Interesting, I like the idea.

What if you just started at the top....and blew in from the top with the tube starting at the bottom? it would blow in more dense and you would work your way up, and out the top hole.

I had thought if you could get a wall attachment with a bend in it, that would work too. I thought of having a muffler shop bend one. Drill the hole, and stick it in.

Imagine the peice looking like "gonzo's" nose, lol.

It would blow in more compact it seems.


----------



## neolitic (Apr 20, 2006)

J-Peffer said:


> Some of it is, but batts are costly compared to blown in. Also most of the exterior framing on this old home, is not accurate. Not many 14.5" openings between exterior studs.


By the time you get done 
cutting, patching, futzing around
with the the blow-in.....
R-13 unfaced cuts easy, 4 mil
visqueen.....
I still don't see an advantage,
and dry blow-in will settle.

Go[d luck with it.


----------



## MBS (Mar 20, 2008)

neolitic said:


> By the time you get done
> cutting, patching, futzing around
> with the the blow-in.....
> R-13 unfaced cuts easy, 4 mil
> ...


Dry blow-in cannot settle if installed at a density greater than it's settled density. In other words when done correctly. Its not hard to do. That settled density is specified on the bag. Actual installed density can be calculated and verified at the time it is being installed with a little math. 
My method works very well at exceeding the settled density every time.


----------



## MBS (Mar 20, 2008)

J-Peffer said:


> Interesting, I like the idea.
> 
> What if you just started at the top....and blew in from the top with the tube starting at the bottom? it would blow in more dense and you would work your way up, and out the top hole.
> 
> ...



Just blowing it into the wall without the tube method will not pack the insulation to exceed the settled density. Therefore it will not be a good job. The whole reason a tube is inserted into the cavity and removed a little at a time is to pack the insulation tightly and evenly. If you don't do that, its not worth doing at all. 

Cellulose only packs at or beyond the settled density within about a foot of the blow-in point. The only way I know of to achieve that, is to move the blow-in point through the entire cavity. Anything less will produce less. 

Doing it from the top is a real pain due to the overhangs. Its impractical. You have to work off a ladder or scaffolding, and you can't get under windows. A single angled tube will not attain the same results. The insulation will settle.
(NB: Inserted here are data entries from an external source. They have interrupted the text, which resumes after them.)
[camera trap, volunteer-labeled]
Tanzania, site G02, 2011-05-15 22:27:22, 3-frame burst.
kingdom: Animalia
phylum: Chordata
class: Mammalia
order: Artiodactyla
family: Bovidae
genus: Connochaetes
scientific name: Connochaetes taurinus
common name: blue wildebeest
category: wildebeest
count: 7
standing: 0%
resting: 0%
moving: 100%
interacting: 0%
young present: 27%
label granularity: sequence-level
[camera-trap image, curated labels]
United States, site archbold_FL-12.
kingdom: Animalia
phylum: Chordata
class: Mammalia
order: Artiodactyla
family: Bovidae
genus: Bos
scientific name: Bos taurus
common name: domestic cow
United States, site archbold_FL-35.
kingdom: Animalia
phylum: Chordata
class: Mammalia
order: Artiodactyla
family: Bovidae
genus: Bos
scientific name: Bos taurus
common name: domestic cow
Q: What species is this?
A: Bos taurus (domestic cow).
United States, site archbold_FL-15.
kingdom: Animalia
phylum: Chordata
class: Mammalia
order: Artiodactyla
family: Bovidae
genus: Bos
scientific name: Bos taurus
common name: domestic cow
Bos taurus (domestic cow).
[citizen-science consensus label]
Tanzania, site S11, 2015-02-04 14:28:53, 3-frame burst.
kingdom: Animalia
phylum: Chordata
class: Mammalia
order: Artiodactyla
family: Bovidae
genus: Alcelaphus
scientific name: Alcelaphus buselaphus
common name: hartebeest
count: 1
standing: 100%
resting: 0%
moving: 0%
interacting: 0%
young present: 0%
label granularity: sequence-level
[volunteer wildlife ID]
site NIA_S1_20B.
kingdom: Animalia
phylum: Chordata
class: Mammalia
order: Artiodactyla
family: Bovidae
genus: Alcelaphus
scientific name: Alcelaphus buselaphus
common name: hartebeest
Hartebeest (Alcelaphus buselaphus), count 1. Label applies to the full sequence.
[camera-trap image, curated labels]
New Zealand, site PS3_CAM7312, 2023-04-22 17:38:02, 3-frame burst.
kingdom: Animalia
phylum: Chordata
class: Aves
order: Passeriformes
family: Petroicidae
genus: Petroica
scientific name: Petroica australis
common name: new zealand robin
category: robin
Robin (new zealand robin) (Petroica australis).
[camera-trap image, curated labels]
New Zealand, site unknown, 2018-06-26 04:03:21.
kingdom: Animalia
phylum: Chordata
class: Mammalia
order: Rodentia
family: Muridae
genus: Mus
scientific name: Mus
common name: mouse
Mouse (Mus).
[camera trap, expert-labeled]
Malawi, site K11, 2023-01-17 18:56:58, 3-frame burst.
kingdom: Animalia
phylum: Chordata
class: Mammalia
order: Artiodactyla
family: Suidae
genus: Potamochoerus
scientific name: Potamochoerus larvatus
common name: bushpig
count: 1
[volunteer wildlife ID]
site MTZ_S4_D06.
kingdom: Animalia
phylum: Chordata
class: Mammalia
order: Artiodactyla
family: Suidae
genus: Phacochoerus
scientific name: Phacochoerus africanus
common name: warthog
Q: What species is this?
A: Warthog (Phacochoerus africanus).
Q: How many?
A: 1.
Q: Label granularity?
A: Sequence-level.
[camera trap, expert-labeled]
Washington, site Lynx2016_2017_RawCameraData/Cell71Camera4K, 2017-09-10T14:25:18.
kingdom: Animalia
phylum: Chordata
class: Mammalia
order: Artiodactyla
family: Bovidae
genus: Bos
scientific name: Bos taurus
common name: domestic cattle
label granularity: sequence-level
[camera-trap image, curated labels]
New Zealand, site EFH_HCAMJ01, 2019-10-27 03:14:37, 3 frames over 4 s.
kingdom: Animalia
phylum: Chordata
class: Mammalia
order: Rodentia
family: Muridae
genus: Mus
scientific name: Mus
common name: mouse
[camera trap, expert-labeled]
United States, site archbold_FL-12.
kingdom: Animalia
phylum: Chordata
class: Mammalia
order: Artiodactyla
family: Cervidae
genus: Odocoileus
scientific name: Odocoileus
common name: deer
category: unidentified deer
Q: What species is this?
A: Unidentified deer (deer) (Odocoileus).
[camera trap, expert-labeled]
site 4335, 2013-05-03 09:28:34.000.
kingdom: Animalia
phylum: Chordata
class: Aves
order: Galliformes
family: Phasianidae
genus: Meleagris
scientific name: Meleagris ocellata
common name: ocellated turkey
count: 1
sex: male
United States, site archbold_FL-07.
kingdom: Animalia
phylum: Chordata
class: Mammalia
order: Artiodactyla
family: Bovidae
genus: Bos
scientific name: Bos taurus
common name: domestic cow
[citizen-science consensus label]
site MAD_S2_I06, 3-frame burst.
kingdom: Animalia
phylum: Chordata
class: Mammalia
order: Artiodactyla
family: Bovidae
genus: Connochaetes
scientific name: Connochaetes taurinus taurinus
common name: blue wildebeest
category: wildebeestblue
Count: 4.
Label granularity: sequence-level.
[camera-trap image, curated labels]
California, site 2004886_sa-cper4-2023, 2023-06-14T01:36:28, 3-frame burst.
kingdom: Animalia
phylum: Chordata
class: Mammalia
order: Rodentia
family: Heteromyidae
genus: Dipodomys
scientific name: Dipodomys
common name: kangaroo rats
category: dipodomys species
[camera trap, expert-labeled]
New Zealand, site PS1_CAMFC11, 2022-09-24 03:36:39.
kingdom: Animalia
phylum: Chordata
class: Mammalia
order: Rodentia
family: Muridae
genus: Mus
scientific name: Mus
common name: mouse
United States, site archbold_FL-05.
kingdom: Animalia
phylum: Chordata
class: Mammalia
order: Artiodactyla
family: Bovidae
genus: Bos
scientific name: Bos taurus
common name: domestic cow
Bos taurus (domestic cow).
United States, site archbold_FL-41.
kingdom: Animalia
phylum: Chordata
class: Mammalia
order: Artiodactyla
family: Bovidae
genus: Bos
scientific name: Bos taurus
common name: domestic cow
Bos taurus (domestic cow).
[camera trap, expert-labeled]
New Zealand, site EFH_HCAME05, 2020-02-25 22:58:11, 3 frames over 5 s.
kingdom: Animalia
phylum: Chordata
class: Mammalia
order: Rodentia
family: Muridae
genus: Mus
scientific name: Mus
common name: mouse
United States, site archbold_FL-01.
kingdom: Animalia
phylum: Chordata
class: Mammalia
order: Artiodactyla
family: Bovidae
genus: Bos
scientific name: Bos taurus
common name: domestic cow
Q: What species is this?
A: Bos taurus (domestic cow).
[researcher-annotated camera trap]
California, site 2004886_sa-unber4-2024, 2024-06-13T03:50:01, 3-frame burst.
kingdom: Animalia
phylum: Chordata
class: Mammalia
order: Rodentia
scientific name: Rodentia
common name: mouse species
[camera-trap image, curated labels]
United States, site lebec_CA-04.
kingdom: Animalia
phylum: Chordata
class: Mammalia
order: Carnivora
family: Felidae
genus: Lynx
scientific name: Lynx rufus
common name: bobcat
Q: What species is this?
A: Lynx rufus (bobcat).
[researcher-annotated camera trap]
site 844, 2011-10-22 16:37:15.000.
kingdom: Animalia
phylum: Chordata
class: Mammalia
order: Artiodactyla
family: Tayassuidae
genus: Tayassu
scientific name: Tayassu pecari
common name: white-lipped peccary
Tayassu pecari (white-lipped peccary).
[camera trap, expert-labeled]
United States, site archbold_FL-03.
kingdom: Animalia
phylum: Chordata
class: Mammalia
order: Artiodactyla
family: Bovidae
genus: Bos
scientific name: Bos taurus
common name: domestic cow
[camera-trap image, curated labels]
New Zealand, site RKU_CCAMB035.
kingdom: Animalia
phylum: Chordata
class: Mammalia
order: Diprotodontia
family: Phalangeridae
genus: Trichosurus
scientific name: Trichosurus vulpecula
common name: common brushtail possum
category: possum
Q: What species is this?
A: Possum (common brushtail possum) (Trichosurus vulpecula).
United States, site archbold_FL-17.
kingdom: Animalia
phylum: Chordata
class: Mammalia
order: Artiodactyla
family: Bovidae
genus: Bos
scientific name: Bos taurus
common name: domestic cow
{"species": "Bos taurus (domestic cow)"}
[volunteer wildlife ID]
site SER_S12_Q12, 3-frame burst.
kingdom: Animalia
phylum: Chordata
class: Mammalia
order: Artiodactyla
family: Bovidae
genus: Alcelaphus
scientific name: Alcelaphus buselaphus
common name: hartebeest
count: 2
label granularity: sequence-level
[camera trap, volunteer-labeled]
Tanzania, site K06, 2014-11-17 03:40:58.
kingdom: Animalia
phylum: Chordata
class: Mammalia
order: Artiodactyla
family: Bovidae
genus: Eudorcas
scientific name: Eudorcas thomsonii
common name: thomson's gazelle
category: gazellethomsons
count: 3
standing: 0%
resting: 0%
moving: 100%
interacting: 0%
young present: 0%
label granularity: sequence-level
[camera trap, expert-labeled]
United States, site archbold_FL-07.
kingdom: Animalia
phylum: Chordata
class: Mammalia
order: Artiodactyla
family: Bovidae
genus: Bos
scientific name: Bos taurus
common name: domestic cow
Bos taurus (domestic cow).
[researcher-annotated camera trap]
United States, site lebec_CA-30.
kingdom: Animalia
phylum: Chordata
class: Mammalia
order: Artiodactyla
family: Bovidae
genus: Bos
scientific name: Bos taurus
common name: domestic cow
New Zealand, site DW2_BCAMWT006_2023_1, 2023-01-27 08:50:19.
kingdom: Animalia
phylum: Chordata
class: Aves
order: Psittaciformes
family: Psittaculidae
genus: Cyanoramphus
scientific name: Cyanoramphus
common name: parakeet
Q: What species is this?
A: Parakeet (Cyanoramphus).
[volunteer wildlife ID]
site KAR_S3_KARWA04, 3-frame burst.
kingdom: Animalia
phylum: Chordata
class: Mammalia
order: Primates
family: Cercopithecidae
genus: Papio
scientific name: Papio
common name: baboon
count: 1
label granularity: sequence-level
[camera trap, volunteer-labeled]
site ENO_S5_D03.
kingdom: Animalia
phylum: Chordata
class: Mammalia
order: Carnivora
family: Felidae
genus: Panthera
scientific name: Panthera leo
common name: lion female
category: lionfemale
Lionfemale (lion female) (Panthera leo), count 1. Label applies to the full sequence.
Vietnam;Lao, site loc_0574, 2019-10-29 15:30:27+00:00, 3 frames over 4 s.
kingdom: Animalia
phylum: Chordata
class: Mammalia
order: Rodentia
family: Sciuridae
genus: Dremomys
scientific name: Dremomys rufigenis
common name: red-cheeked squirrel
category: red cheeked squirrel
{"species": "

Cellulose only packs at or beyond the settled density within about a foot of the blow-in point. The only way I know of to archive that, is to move the blow-in point through the entire cavity. Anything less will produce less. 

  
I've done this on over a hundred homes years ago and refined the method for quality, speed and efficiency.


----------



## neolitic (Apr 20, 2006)

MBS said:


> Dry blow-in cannot settle if installed at a density greater than it's settled density. In other words when done correctly. Its not hard to do. That settled density is specified on the bag. Actual installed density can be calculated and verified at the time it is being installed with a little math.
> My method works very well at exceeding the settled density every time.


Don't doubt your method.
Can't see that it's worth the trouble
when the walls are already open. :blink:
Seems to waste time and labor $
to save on material ¢.
I must be confused....:laughing:


----------



## neolitic (Apr 20, 2006)

WarnerConstInc. said:


> Neo- I thought that too but, after having the blow-in blanket done a few times now the drywall always lays down smooth over the studs. There were a few spots that were 3/8" proud or the studs and no problems what so ever with the drywall. My neighbor (plumbing/HVAC/insulation) told me that it will not settle and that it is dense packed. Just relaying what I have seen, done and been told.
> 
> _He uses chopped fiberglass in thier system._


That might make a difference.

Just seems like a mighty fine line
between too fluffy and over filled
with the paper stuff.

No dog in this fight, really.


----------



## wheeler (Feb 8, 2009)

*cellulose if you can swing it*

cellulose will give you good coverage / r for the application and mice won't burrow / nest in it. expensive relative to vermiculite or perlit.


----------



## dlcj (Oct 1, 2007)

Im with MBS on this one. A friend of mine does work for the gov. insulating low income homes. He started dense packing walls couple years ago and uses about the same method mbs described. I was there on the first one and have helped out a few times sense. He pulls a piece of siding just above the bottom plate. Drills a 4" hole between every stud and uses a 1" id clear hose coupled to the 3" hose from the blower. Push it all the way to the top, pull back a couple inches and start the blow. When the blower stalls or you see the cell stop flowing in the clear hose pull down about 6" and do it again. Repeat till you pull the hose out the bottom. It makes little mess if you stop the blower at just the right time. He has a electric switch in hand to do this. when done use a piece of window flashing or metal to cover hole and reinstall siding. He has a vid on you tube titled wall blow i think.

On the other hand i agree with someone who said why do all that when the walls are open now. Foaming it would be the best but most expensive and wet set cell would be the next best imo. But from what you say about the low value of homes in the area and trying to save as much as possible, id just batt it and forget it.


----------